Tilted Earth Farm is dedicated to regenerative agriculture but is in the process of getting back on its feet after being struck by disaster.
“We started our farm at the James Ranch last year,” owner Heather Houk said. “We’re the farmers that kind of had our crops washed into the Animas because of the 416 Fire and then the mudslides.”
Ten-year-old Noah, son of Heather and Wayne Houk, said he “loved that it (the 416 Fire) was just across the street; it was super cool.”
“It was very cool, it was beautiful to see,” Heather said. “It was fun to watch the helicopters. It was less fun to watch our crops wash away.”
Since the 2018 mudslides, the Houks have moved their farm to County Road 219 on Florida Mesa.
Heather said Tilted Earth’s focus is on regenerative agriculture, so the farm’s new location, which had previously just been fallowed grassland for a long time, appealed to her.

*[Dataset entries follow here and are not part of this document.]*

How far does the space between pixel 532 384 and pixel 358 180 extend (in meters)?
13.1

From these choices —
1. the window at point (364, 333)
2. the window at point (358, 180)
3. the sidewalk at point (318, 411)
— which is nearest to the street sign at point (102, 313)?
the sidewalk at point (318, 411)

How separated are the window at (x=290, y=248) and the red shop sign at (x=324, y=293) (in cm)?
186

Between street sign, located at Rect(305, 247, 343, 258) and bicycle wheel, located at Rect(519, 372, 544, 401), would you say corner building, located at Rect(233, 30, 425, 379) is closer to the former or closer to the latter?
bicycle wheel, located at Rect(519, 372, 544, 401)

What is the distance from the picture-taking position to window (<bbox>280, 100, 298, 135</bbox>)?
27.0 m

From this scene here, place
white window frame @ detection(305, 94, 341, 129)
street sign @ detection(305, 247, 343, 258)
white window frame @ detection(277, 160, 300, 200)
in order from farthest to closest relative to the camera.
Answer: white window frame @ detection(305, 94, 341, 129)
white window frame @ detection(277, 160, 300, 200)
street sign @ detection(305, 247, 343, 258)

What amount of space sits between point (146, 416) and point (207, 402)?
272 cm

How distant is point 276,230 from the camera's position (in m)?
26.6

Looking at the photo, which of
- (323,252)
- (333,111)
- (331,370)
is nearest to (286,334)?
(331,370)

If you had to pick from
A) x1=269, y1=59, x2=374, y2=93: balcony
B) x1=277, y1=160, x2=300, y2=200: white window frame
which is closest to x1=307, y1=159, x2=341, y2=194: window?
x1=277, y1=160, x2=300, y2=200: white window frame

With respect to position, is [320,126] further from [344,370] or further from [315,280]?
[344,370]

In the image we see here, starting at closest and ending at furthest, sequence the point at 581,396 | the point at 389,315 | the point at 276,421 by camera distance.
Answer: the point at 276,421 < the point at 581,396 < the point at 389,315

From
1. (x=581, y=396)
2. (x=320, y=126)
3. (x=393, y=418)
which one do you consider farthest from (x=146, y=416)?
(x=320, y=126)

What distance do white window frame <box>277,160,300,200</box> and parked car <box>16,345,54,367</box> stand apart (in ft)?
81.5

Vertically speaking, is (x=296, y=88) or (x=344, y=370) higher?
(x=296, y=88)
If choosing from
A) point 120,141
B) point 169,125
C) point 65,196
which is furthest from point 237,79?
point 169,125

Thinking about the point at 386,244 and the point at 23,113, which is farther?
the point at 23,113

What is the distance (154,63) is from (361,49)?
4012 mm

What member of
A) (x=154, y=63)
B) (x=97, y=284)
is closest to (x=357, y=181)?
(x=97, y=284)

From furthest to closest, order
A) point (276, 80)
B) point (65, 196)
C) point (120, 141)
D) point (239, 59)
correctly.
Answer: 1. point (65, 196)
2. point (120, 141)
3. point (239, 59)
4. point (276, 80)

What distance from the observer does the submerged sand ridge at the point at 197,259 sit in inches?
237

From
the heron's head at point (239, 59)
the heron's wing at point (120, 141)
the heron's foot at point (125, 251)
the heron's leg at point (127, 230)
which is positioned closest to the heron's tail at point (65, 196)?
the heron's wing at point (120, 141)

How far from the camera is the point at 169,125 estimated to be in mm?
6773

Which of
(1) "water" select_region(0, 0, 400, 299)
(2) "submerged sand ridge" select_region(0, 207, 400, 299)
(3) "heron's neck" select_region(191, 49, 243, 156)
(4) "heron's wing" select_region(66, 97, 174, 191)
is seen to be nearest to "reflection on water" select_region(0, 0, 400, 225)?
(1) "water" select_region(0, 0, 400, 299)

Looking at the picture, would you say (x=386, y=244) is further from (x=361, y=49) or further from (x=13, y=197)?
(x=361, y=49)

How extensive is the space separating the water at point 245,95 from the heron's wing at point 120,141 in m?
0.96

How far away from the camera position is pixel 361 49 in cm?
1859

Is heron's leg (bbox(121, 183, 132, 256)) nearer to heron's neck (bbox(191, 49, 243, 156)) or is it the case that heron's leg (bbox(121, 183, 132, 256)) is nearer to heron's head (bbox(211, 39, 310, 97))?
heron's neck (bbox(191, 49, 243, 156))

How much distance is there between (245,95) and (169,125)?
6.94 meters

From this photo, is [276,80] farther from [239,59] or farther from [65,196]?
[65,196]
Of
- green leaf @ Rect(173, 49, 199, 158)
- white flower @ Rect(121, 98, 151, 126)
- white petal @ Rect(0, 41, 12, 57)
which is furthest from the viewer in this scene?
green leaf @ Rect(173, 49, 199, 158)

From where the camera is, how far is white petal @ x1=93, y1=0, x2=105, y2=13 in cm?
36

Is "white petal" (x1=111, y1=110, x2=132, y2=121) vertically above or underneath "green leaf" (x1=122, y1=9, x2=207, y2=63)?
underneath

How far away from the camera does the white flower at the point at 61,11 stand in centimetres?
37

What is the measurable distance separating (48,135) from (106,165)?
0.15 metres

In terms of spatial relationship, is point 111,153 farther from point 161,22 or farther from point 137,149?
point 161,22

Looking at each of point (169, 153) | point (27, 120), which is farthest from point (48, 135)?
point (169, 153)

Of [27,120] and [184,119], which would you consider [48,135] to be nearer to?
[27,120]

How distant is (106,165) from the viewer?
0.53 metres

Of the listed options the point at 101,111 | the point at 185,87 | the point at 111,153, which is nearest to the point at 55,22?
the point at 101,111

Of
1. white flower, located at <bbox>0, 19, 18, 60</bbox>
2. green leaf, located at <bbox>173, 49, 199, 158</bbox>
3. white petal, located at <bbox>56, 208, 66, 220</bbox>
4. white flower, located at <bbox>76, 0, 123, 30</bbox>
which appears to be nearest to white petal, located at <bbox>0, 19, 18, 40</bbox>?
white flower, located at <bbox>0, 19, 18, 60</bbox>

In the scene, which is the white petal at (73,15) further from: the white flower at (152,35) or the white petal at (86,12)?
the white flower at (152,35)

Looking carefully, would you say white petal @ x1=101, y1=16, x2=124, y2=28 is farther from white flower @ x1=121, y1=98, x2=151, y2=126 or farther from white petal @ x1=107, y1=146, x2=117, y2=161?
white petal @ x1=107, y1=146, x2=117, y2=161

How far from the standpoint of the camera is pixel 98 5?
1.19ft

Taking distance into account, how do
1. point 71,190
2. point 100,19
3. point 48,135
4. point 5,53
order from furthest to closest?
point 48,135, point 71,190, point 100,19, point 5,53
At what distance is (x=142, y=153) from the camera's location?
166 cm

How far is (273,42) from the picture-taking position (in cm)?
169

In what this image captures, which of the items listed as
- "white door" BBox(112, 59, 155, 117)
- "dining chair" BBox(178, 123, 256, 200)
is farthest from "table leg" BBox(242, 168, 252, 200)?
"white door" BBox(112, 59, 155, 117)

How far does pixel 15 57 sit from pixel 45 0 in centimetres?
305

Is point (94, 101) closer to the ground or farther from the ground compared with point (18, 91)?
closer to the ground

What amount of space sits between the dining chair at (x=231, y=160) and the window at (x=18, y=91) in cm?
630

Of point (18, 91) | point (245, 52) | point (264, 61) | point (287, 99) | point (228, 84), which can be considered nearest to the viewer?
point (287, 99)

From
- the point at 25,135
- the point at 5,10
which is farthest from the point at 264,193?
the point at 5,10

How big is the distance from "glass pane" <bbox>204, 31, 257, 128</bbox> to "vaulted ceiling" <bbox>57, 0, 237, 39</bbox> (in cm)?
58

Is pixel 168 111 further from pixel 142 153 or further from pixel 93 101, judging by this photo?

“We like to go to places where soils aren’t in the best shape and then turn them in to really healthy, beautiful soils,” she said.
She said the farm’s produce includes sugar snap peas, winter squash, pumpkins, salad greens and lots of heirloom tomatoes. The farm also raises organic chickens for eggs, as well as ducks and geese.
The farm grows produce organically and partners with the Southwest Farm Fresh co-op, which it will sell to as soon as it has enough vegetables.
“I want to be able to grow things that he (Noah) can walk out and eat without even having to wash it,” Heather said. “Our whole goal is to make ... a healthy, no-till, happy farm.”